At precisely noon on a steamy Louisiana Fourth of July in 2005, Dale Stram was prepping a property to be seen by a prospective buyer when he was startled by a fleeting gust of cool air.

Returning to his car and phone about a half hour later, he saw he had missed numerous calls from his wife, Janet, and St. Tammany Parish hospital, where his father, Hank, had been in the hospice unit.

He frantically called Janet to confirm what he knew.

Then he pleaded with his puzzled wife to tell him the exact time Hank Stram had died.

It had been high noon, as it happened.

The convergence of timing had profound spiritual meaning to Dale Stram, who had been at his father’s side virtually day and night through his last years spent battling debilitating illnesses.

“It was like Dad on his way out hit me with this thing that gave me this great peace, this feeling that everything was going to kind of be all right,” he said. “It was unbelievably powerful.”
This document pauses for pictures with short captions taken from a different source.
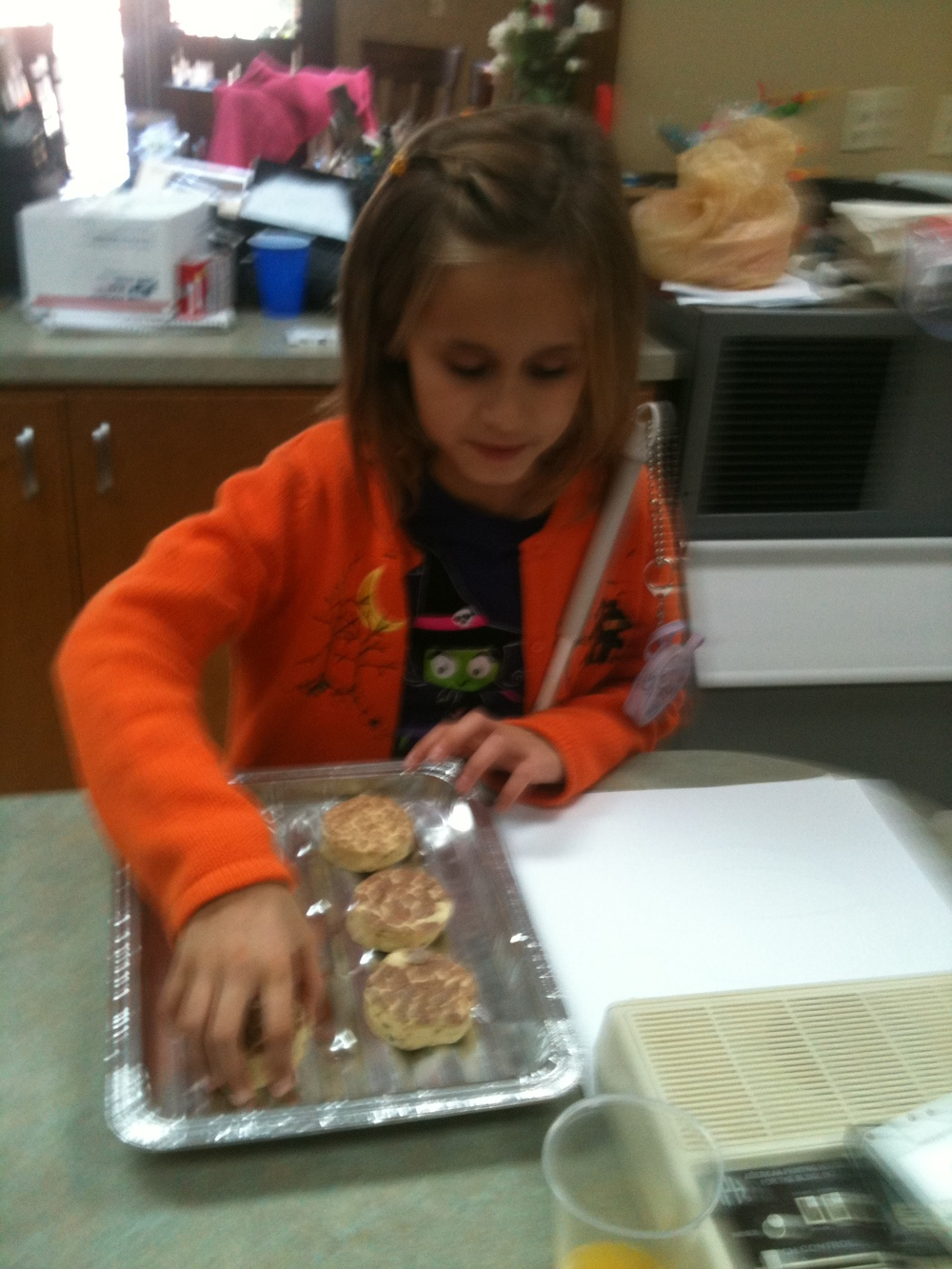 Lindsay lines up her cinnamon buns like a braille cell!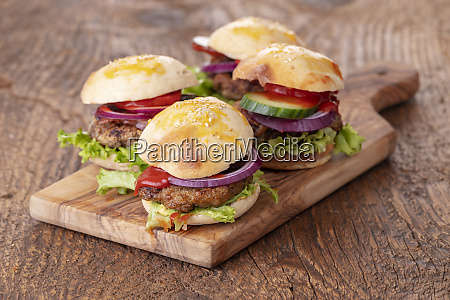 four small hamburges on a board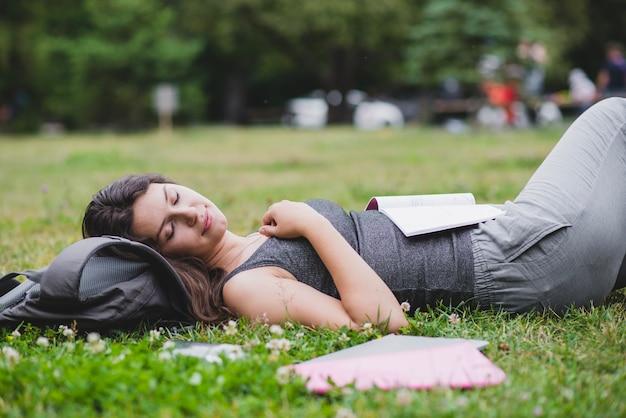 Muchacha que miente en hierba en parque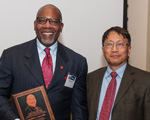 Albert L. Hilliard accepts the 2018 Engineer of Distinction award from UM School of Engineering Dean Alex Cheng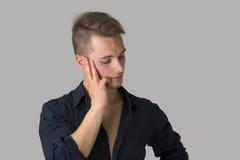 看哀伤,沮丧的白肤金发的年轻的人下来 免版税库存图片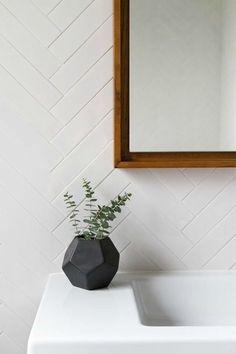 Modern bathroom features walls clad in a white herringbone tiles, EliteTile Retro x Polished Soho Subway Porcelain Field Tile in White, Bathroom Decor Attic Bathroom, Laundry In Bathroom, Bathroom Interior, Bathroom Gray, Master Bathroom, White Bathrooms, Bathroom Fixtures, Bathroom Feature Wall Tile, Chevron Bathroom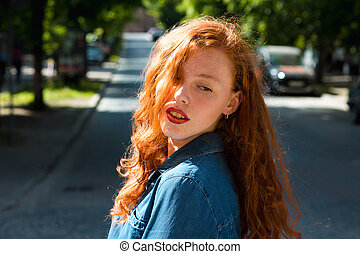 Street portrait of attractive red head woman in blue jeans shirt in rays of sun at the street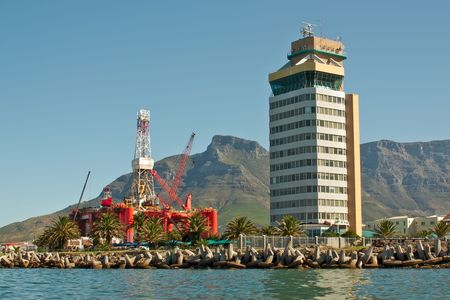 oil- rig in the bay into a big city  with tower buildings near ocean and mountains. cape town, south africa
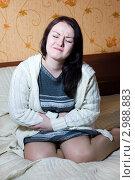 Молодая женщина скривилась от боли в животе, сидя дома на кровати. Стоковое фото, фотограф Darkbird77 / Фотобанк Лори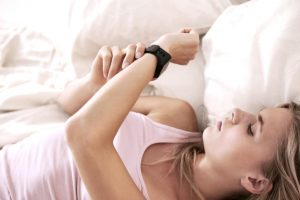 Girl lying in bed checking TomTom Spark 3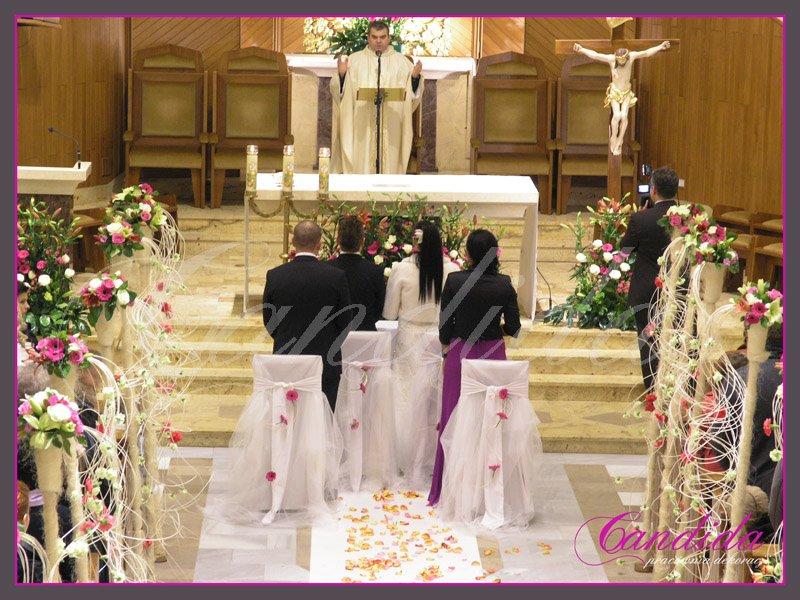Dekoracja kościoła, nawy głównej. Do dekoracji użyto tuby z kwiatami i zwisającym rattanem. Biały dywan ozdabiają płatki róż.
Such was the force of nature that was Hank Stram, whose vast and fascinating legacy still flourishes and swirls all around us and the game he helped morph into its modern form.

That’s more acutely so as Super Bowl 50 on Sunday harkens to the first edition of the game, which matched Stram’s Chiefs of the upstart AFL against the Green Bay Packers of the establishment NFL.

There never was and never will be another one like Stram, the colorful, charming, staccato-chirping innovator who three years after the devastating 35-10 loss guided the Chiefs to their only Super Bowl triumph with a 23-7 clobbering of Minnesota.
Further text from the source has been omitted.